Son principal lieutenant, Mohamed Hussein Saleh, encourt quant à lui 12 ans de détention. Zine Eddine Belkai, qualifié de « grand gérant » des ventes et actuellement en cavale, fait l’objet d’une demande de 10 ans de prison.
Les autres membres du groupe ne sont pas épargnés, avec des peines variables selon leur degré d’implication dans l’organisation criminelle.
Un mode opératoire sophistiqué
L’enquête judiciaire, menée entre 2021 et 2023, a mis au jour un système parfaitement structuré. Les investigations ont mobilisé des moyens techniques importants : caméras de surveillance, interceptions téléphoniques et témoignages.
Plusieurs sites de distribution ont été identifiés, notamment celui surnommé « La Fontaine ». Chaque maillon de la chaîne avait sa fonction : équipes de vente sur le terrain, responsables de la gestion financière, personnel logistique.
Une violence urbaine sans précédent
Les batailles pour le contrôle des territoires ont plongé Marseille dans une spirale de violence en 2023. Le bilan est lourd : 52 personnes tuées et 124 blessées dans des règlements de comptes liés au trafic de stupéfiants.
Un train de vie incompatible avec ses déclarations
Malgré ses dénégations face aux magistrats, le style de vie de Félix Bingui interroge.
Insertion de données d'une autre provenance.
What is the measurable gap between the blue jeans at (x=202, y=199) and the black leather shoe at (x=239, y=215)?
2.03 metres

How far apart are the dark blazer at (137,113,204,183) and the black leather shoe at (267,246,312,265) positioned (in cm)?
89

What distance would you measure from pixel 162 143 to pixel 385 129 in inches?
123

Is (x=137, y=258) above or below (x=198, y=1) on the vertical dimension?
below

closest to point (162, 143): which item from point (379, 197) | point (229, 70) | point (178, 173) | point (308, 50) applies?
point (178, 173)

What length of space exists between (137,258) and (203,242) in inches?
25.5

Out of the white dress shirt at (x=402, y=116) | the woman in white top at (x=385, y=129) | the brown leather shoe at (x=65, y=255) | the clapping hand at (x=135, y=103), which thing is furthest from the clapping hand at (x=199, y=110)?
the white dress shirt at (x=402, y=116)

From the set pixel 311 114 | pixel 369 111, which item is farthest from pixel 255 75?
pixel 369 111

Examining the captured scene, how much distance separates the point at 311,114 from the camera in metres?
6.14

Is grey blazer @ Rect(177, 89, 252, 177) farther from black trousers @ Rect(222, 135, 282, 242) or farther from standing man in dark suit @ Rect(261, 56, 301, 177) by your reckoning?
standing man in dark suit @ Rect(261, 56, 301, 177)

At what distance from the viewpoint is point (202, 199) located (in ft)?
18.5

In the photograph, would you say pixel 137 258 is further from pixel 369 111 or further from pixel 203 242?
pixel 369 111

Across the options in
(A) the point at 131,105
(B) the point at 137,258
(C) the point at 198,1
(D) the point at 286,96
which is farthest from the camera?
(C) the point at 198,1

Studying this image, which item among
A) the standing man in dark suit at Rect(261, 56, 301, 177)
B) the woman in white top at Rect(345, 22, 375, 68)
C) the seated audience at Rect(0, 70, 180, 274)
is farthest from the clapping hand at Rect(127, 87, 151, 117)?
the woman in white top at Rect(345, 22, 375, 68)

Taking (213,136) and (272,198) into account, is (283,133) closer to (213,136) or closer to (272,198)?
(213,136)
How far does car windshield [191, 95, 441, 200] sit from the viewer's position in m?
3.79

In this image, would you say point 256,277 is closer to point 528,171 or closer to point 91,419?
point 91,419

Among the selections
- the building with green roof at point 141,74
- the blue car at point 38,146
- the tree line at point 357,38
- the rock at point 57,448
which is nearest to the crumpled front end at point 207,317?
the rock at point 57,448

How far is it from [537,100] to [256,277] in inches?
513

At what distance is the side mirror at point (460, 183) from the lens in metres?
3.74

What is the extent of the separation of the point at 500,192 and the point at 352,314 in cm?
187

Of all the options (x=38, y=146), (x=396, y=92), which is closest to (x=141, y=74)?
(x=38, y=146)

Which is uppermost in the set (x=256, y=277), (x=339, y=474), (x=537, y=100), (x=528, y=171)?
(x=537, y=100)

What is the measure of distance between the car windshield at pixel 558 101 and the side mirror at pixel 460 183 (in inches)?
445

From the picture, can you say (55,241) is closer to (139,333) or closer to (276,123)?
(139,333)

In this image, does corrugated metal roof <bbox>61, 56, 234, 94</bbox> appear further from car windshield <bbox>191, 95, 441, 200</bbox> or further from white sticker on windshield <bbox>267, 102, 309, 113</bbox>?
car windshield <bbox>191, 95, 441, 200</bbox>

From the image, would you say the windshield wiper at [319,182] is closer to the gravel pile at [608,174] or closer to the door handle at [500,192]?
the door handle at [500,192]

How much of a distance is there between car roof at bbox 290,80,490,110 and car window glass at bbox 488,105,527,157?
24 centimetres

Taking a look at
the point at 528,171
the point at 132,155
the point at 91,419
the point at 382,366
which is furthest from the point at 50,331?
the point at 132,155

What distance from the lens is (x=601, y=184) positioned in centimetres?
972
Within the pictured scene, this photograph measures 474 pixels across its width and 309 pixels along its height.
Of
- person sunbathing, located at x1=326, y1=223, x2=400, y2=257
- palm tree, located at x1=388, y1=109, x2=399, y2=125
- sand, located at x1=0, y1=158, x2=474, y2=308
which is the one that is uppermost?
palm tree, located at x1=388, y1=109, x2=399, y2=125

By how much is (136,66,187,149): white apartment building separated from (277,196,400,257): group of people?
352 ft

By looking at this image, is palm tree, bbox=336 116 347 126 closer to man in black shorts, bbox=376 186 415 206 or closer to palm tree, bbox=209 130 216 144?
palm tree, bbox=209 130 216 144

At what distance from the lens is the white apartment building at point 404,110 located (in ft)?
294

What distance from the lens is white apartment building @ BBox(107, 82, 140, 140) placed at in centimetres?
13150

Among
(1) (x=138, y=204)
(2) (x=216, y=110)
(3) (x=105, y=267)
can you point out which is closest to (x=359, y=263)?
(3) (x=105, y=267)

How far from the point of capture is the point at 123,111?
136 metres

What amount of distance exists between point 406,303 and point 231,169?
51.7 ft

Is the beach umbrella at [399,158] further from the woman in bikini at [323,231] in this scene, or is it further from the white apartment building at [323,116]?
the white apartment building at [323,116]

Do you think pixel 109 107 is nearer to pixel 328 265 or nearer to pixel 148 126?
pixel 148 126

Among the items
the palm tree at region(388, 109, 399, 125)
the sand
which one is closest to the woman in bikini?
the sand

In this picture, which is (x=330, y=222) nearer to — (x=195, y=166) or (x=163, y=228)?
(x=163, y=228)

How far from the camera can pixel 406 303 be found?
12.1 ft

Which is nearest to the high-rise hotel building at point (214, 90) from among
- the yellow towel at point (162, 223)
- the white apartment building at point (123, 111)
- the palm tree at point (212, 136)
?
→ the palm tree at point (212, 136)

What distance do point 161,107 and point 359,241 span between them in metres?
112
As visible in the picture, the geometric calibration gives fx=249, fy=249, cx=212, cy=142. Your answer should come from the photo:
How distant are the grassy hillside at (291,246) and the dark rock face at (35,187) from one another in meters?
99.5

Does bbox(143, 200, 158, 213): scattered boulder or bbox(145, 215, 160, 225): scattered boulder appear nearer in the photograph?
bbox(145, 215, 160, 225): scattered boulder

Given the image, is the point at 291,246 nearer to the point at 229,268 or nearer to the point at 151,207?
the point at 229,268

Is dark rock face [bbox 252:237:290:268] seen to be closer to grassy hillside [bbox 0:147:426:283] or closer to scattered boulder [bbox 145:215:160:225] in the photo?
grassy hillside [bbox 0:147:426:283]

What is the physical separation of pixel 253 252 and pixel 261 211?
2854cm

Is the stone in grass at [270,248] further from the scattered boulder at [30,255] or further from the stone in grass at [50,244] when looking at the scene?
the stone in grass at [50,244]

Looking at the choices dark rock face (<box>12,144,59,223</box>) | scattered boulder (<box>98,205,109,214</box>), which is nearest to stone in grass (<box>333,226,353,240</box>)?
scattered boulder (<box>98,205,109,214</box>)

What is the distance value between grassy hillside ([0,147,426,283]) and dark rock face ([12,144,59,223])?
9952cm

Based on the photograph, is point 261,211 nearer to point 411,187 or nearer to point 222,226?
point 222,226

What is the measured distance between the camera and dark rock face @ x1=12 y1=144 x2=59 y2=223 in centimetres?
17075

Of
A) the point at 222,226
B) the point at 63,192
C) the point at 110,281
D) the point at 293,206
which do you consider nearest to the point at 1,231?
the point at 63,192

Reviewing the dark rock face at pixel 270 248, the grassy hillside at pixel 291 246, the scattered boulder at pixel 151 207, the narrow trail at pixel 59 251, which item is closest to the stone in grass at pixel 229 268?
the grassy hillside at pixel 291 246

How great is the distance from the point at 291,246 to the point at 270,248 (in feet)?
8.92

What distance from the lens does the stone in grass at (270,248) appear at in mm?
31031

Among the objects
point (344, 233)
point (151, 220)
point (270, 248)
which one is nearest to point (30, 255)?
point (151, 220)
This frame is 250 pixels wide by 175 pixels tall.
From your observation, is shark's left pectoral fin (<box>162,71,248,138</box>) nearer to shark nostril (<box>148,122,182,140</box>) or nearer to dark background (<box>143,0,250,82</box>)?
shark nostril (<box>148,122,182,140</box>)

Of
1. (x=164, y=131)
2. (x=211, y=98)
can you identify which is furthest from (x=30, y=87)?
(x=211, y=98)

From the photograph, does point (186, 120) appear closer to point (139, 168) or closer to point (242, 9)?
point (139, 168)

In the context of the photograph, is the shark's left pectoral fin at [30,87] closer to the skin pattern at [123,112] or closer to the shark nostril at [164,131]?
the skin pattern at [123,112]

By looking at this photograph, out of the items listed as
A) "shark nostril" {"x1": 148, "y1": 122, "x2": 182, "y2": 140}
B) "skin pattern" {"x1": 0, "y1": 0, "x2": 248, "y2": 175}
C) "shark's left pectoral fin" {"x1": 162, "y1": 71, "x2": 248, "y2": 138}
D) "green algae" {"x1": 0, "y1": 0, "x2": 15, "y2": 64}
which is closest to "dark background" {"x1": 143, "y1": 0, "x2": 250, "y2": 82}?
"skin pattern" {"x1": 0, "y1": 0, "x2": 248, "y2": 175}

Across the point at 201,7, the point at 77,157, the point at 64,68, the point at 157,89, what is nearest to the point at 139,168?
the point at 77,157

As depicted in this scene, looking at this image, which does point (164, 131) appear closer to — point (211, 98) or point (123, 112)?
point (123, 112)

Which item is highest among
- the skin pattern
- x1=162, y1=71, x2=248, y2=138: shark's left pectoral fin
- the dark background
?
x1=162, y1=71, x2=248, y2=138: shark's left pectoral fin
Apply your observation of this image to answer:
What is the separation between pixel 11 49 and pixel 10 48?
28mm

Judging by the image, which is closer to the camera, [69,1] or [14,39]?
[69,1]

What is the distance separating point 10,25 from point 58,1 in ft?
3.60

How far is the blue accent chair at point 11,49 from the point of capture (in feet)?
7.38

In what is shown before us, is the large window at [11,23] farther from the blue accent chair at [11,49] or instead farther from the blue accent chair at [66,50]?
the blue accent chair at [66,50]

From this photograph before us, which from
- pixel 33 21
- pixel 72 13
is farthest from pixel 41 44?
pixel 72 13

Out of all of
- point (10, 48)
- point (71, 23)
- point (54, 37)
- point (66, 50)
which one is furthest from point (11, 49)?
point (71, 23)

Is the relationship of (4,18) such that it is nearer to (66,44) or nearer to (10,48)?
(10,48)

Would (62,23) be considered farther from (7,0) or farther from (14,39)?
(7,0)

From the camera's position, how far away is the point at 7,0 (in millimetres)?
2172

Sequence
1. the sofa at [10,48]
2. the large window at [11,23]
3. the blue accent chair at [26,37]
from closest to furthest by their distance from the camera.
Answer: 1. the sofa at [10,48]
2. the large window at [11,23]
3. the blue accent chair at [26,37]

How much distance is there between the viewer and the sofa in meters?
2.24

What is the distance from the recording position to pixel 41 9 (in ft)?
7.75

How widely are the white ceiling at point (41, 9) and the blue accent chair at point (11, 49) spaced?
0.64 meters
L’homme affiche un quotidien fastueux : séjours répétés dans des établissements hôteliers prestigieux, collection de montres Rolex, déplacements systématiques en classe affaires.
Cette opulence contraste fortement avec l’absence d’activité professionnelle légale déclarée, renforçant les soupçons des enquêteurs sur l’origine de ses revenus.
Des qualifications judiciaires lourdes
Le représentant du ministère public n’a pas mâché ses mots, évoquant des « quantités astronomiques de drogues » et des « profits colossaux ». Les chefs d’accusation sont multiples : trafic de stupéfiants, association de malfaiteurs et blanchiment d’argent, le tout en situation de récidive.
Cette dimension de récidive constitue un élément aggravant majeur dans l’appréciation des faits par la juridiction.
La défense dénonce des peines exceptionnelles
Les avocats de la défense ont vivement réagi aux réquisitions. Me Philippe Ohayon, conseil de Félix Bingui, a qualifié ce procès de « laboratoire » pour des peines inédites en France.
Me Gaétan Poitevin, qui défend Mohamed Hussein Saleh, estime pour sa part que les sanctions demandées sont disproportionnées au regard des faits reprochés à son client.
L’issue attendue en fin de semaine
Les plaidoiries des avocats débuteront mardi prochain. Chaque défenseur aura l’opportunité de présenter ses arguments et de plaider les circonstances atténuantes pour son client.
Le délibéré devrait être rendu à la fin de la semaine, mettant un terme à ce procès fleuve qui marque une étape importante dans la lutte contre la criminalité organisée à Marseille.